The one party in this situation with no market power, no leverage, of course, is the consumer — particularly when she is ill.
Market failure in medicine should be particularly familiar to Azar — after all, he was president of Eli Lilly, a large American pharmaceutical manufacturer, before he came to HHS.
Lilly’s flagship product is insulin: its scientists were the first to figure out how to produce insulin from cattle and pigs in 1920; and it was the first to put a synthesized insulin, Humulin, on the market in 1982. Since then, a variety of insulins have entered the market. But instead of driving prices down, prices of all insulins have moved up — a lot. Humulin went from $16.53 a vial in 1997 to $148.70 in 2017, almost a 900% increase. There is indeed fierce competition among manufacturers of insulin; it just is not price competition.
Why Medicare for All is a Better Solution
First of all, we have had a good trial of private insurance and the market-based approach — that would be the Affordable Care Act, with government subsidies paid to insurers and regulations to protect consumers.
It failed. It extended insurance coverage to more Americans (most of them with aid of federal premium subsidies) but did nothing to bend the cost curve. Indeed, even though we pay more for healthcare than any other country in the world (with at best average results), our costs are still going up.

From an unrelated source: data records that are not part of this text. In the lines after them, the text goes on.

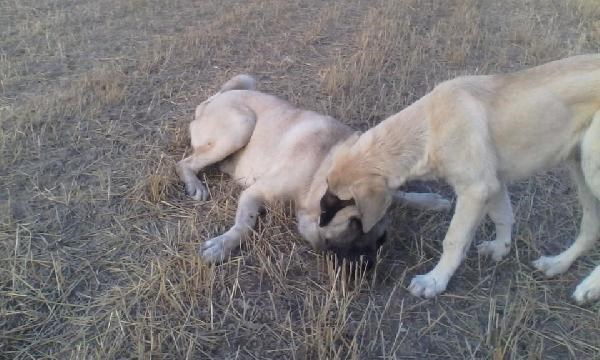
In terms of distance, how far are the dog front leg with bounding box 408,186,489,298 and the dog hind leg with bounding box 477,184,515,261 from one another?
46 centimetres

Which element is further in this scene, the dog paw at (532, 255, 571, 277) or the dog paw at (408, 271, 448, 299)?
the dog paw at (532, 255, 571, 277)

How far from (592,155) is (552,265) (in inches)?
33.8

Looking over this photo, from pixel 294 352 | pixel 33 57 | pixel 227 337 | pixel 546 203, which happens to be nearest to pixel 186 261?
pixel 227 337

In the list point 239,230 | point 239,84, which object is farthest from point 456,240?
point 239,84

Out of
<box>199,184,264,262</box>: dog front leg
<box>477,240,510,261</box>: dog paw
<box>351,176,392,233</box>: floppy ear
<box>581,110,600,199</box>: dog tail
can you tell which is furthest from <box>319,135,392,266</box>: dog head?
<box>581,110,600,199</box>: dog tail

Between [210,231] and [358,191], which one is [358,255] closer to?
[358,191]

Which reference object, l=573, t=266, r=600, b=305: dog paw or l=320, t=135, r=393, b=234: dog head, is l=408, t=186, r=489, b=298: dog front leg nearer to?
l=320, t=135, r=393, b=234: dog head

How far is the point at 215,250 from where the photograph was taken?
361 centimetres

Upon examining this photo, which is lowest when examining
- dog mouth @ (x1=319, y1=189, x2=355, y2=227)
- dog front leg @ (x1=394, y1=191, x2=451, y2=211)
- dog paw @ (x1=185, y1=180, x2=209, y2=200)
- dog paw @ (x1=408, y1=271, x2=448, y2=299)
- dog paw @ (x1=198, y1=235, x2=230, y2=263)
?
dog paw @ (x1=185, y1=180, x2=209, y2=200)

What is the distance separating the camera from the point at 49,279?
3.27m

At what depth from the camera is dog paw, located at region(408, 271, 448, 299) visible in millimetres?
3277

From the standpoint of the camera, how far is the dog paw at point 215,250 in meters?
3.54

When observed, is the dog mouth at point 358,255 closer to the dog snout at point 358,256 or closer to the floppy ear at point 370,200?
the dog snout at point 358,256

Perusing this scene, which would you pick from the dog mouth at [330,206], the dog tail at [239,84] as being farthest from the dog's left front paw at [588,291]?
the dog tail at [239,84]
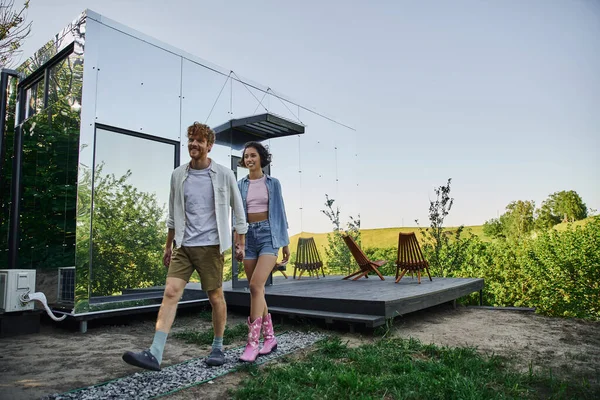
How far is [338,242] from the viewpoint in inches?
371

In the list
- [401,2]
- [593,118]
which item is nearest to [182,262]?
[593,118]

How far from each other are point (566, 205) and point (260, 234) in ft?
148

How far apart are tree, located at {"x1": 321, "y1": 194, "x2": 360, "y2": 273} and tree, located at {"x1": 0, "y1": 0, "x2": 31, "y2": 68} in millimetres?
6766

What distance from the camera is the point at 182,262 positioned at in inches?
110

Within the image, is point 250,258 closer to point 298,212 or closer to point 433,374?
point 433,374

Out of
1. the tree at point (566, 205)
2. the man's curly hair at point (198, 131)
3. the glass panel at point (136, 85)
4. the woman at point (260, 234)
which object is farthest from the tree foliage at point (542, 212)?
the man's curly hair at point (198, 131)

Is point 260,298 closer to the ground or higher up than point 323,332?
higher up

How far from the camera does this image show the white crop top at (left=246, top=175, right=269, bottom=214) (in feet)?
10.7

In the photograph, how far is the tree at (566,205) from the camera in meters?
38.7

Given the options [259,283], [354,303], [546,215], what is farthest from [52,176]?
[546,215]

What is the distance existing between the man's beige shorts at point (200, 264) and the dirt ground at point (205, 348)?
0.67 meters

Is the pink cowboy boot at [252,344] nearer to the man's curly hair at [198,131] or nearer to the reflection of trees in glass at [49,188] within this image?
the man's curly hair at [198,131]

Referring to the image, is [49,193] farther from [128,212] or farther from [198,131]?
[198,131]

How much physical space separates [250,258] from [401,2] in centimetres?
958
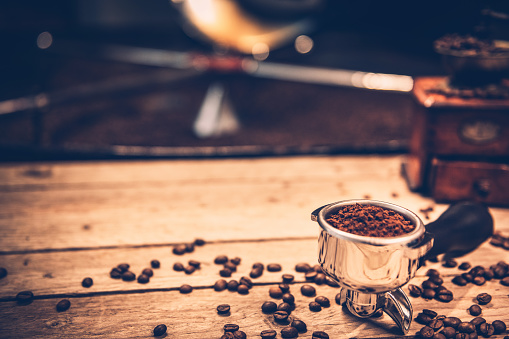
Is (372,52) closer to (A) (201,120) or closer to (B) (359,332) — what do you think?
(A) (201,120)

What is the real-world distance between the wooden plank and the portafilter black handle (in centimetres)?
10

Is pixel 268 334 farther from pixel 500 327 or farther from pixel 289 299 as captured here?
pixel 500 327

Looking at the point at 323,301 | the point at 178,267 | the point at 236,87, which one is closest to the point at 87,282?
the point at 178,267

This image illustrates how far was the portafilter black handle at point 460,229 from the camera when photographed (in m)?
1.06

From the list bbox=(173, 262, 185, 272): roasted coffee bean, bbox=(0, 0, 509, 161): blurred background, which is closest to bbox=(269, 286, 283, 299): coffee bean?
bbox=(173, 262, 185, 272): roasted coffee bean

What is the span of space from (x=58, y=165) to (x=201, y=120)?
2.86ft

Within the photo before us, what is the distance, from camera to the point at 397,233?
0.89 m

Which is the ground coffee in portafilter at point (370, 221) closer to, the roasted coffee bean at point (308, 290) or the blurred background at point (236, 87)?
the roasted coffee bean at point (308, 290)

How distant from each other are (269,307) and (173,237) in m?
0.42

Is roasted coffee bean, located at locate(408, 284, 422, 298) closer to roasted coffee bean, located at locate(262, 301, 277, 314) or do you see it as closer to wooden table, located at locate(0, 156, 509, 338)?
wooden table, located at locate(0, 156, 509, 338)

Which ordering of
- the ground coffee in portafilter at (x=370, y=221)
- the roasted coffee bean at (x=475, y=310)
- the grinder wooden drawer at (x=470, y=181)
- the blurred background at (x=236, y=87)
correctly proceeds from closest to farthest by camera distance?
the ground coffee in portafilter at (x=370, y=221) < the roasted coffee bean at (x=475, y=310) < the grinder wooden drawer at (x=470, y=181) < the blurred background at (x=236, y=87)

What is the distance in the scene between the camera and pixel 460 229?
1.11 meters

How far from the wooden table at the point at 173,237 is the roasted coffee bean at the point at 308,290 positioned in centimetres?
2

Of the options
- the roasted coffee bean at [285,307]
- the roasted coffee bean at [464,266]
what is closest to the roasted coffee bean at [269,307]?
the roasted coffee bean at [285,307]
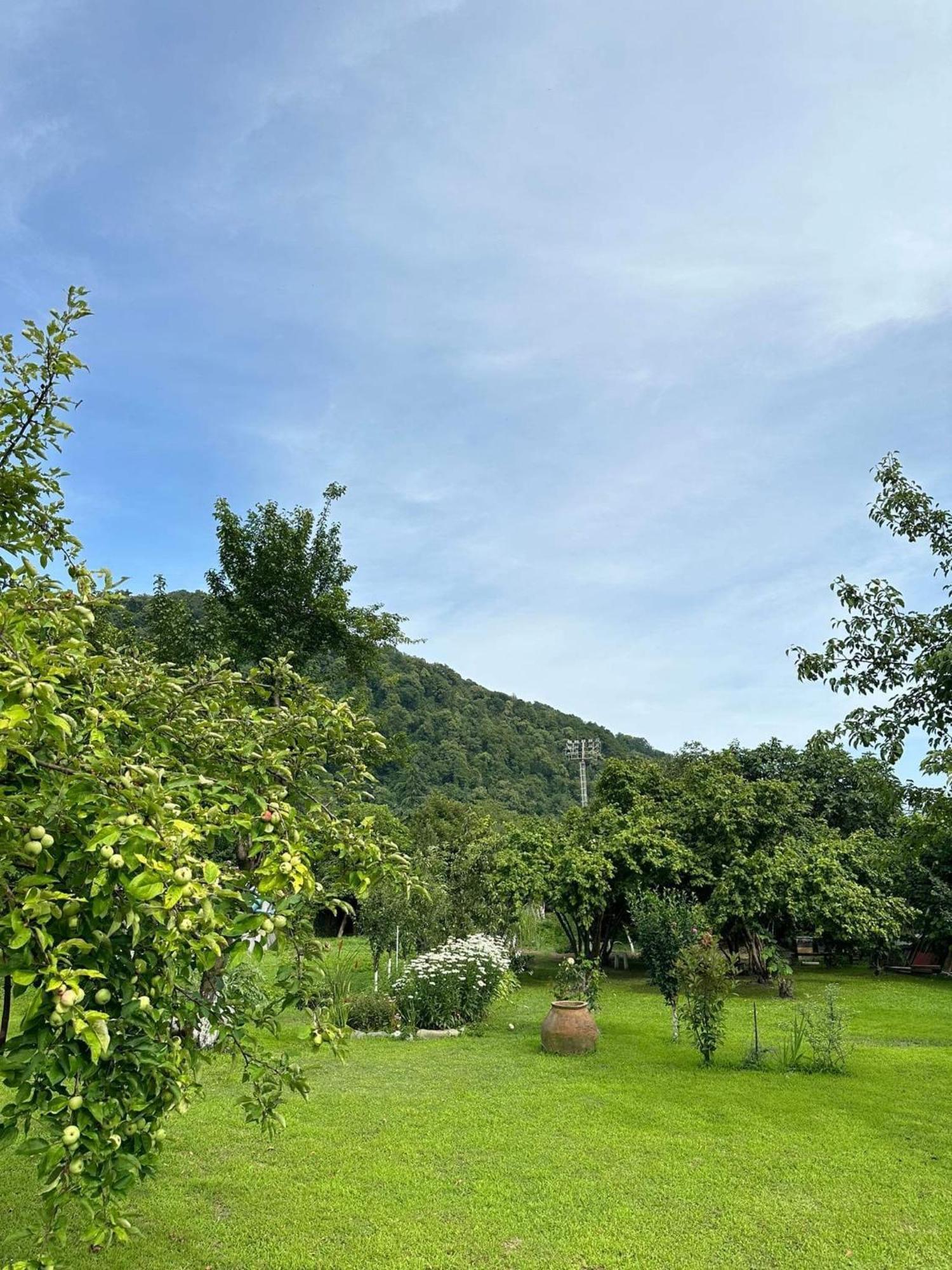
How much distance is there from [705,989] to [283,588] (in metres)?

Recently, two independent academic teams, one from the University of Massachusetts and one (funded in part by the Koch brothers) from George Mason University (GMU), demonstrated that Medicare for All would (University of Massachusetts) or could (GMU) significantly lower overall costs. And not necessarily because of reduced fees to providers, as Azar believes, but largely by reducing the huge administrative costs our complicated system generates, which add little value to patient care.
(A note regarding current Medicare hospital and physician fee schedules: yes, Medicare currently pays too little for some services, but also too much for others. The physician fee schedule is currently controlled by an American Medical Association committee known as the RUC (RBRVS Update Committee). The committee is not statutory: Medicare officials could dismiss it and put together a broader committee, including consumers, economists, patients and so forth, to rebalance fees.)
Today there are a variety of approaches to Medicare for All, as well as a question of whether it can co-exist with employer sponsored insurance which covers most Americans. (I would say yes, for now at least.)
But every proposal should include four elements: a single, comprehensive plan (everything “medically necessary”, including glasses and hearing aids); free choice of provider; more extensive price control (by negotiation or notice-and-comment rulemaking) covering drugs, tests, imaging, and other benefits; strictly nonprofit providers; and insurers limited to processing paperwork, as is now done in traditional Medicare.
In 1965, Congress passed Medicare and Medicaid as the first phase of a health plan to cover all Americans — something that President Franklin Roosevelt envisioned as the crowning achievement of the New Deal. Medicare has lasted more than 50 years: it is familiar to anyone who has a parent (or grandparent) and widely popular. It is more cost-effective than commercial health insurance. Medicare for All will save the country money.
Winston Churchill is said to have remarked: “The Americans will do the right thing — after they have tried everything else.” Well, we have. Medicare-for-All-type programs work everywhere else, and it works here for the elderly and disabled. Let’s have a go for the rest of us.
Caroline Poplin, MD, JD, is an attorney and internist in Bethesda, Maryland. She is a former staff internist for the National Naval Medical Center, and currently practices medicine part-time at the Arlington Free Clinic in Virginia. She also consults for law firms on Medicare and Medicaid fraud.